1
votes

I know, strlcpy is safer than strncpy while copying from source to destination character arrays where we want destination to be null terminated, Is the following wrapper ok?

size_t strlcpy(char *dst, const char *src, size_t size) {
  if (size != 0) {
    int maxSize = size - 1;
    int currSize = -1;
    while ((++currSize < maxSize) && (*dst++ = *src++));
    *dst = 0;
    return currSize;
  }
  return 0;
}

Please comment.

2

2 Answers

0
votes

The check for size to be above zero is misleading, because size_t is unsigned. A more readable check is if (size != 0) ...

Another problem is that strncpy pads its destination with zeros up to s, which strlcpy does not do. If you would like to match the behavior of strlcpy, write your own implementation on systems where it is not available, rather than relying on strncpy.

0
votes

Your implementations is very fast, but with two quirks:

  • One quirk is that your function writes two NUL-characters instead of one when there is enough space.
  • Another quirk is the return value which doesn't indicate issues.

Apart from these quircks, your version is functionally equivalent to strxcpy() by attractivechaos. However, your code is 30-100% faster depending on which machine I use. Good job in that respect!

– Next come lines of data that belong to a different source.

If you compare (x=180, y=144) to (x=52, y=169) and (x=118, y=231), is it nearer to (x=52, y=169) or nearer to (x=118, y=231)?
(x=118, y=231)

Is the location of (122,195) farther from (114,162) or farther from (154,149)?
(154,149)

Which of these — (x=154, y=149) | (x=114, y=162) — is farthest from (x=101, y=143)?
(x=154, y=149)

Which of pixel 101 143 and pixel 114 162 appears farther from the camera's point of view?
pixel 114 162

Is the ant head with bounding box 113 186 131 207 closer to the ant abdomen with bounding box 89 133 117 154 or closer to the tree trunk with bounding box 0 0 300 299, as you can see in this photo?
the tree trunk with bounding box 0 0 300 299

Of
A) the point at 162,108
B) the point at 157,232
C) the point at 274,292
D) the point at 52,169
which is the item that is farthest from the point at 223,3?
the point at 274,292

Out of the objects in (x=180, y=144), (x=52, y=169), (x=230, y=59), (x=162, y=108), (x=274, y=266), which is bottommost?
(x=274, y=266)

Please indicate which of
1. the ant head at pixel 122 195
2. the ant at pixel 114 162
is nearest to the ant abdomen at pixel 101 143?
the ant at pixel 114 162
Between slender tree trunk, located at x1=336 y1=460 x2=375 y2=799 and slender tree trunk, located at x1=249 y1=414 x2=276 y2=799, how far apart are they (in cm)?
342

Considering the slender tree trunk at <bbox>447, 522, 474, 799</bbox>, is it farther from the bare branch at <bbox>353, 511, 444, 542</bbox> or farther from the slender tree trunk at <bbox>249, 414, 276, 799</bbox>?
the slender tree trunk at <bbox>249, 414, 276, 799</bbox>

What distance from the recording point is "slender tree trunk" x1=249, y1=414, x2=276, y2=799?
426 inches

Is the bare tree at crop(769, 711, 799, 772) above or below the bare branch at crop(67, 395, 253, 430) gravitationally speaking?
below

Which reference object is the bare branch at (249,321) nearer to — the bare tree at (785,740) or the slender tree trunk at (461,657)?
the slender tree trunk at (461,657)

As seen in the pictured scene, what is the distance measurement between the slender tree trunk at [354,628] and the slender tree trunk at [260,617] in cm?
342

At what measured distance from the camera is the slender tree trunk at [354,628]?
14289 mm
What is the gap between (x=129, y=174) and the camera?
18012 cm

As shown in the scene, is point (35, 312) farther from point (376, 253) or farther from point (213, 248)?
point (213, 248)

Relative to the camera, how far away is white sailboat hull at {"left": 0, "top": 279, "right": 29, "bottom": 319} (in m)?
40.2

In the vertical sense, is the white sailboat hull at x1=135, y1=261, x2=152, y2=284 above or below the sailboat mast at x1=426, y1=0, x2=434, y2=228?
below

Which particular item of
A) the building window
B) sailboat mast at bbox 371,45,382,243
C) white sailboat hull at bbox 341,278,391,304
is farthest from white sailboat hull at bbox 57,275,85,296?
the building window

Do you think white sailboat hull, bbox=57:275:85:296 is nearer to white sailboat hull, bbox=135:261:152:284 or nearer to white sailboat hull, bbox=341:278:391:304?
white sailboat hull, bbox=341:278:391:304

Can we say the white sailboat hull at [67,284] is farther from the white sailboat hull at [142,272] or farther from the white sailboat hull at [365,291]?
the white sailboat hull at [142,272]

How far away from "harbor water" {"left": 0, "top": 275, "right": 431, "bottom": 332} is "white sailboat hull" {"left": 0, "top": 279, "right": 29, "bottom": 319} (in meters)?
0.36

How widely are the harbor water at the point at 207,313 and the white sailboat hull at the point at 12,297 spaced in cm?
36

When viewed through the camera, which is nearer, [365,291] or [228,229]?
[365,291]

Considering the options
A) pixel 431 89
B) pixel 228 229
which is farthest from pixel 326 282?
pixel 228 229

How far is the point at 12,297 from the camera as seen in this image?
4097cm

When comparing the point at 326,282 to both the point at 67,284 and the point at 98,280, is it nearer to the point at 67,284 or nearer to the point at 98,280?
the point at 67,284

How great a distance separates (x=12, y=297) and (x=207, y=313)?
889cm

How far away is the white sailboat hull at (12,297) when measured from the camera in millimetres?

Regarding the return value, here are the differences I observe:

  • the original strlcpy returns length of src:

    • cons: unsafe, unnecessarily slow
    • pros: strlcpy(d,s,n) is equivalent to snprintf(d,n,"%s",s)
  • strxcpy by attractivechaos returns number of bytes written:

    • pros: return value doesn't clearly indicate an issue when src is too long
    • cons: deviates from strlcpy in return value
  • your function returns length of the string length written:

    • cons:
      • return value doesn't clearly indicate an issue when src is too long
      • return value doesn't indicate whether NUL-character was written or not
    • pros: more in line with the original strlcpy.

In my preferred implementation all the mentioned functional disadvantages are fixed:

ssize_t safe_strlcpy(char *dst, const char *src, size_t size)
{
    if (size == 0)
        return -1;

    size_t ret = strnlen(src, size);
    size_t len = (ret >= size) ? size - 1 : ret;
    memcpy(dst, src, len);
    dst[len] = '\0';
    return ret;
}

It returns size when src was too long and didn't fit entirely; -1 if size is zero; otherwise - string length written. So, when everything is OK, the return value is still in line with strlcpy. And it's based on Git's implementation of the original strlcpy.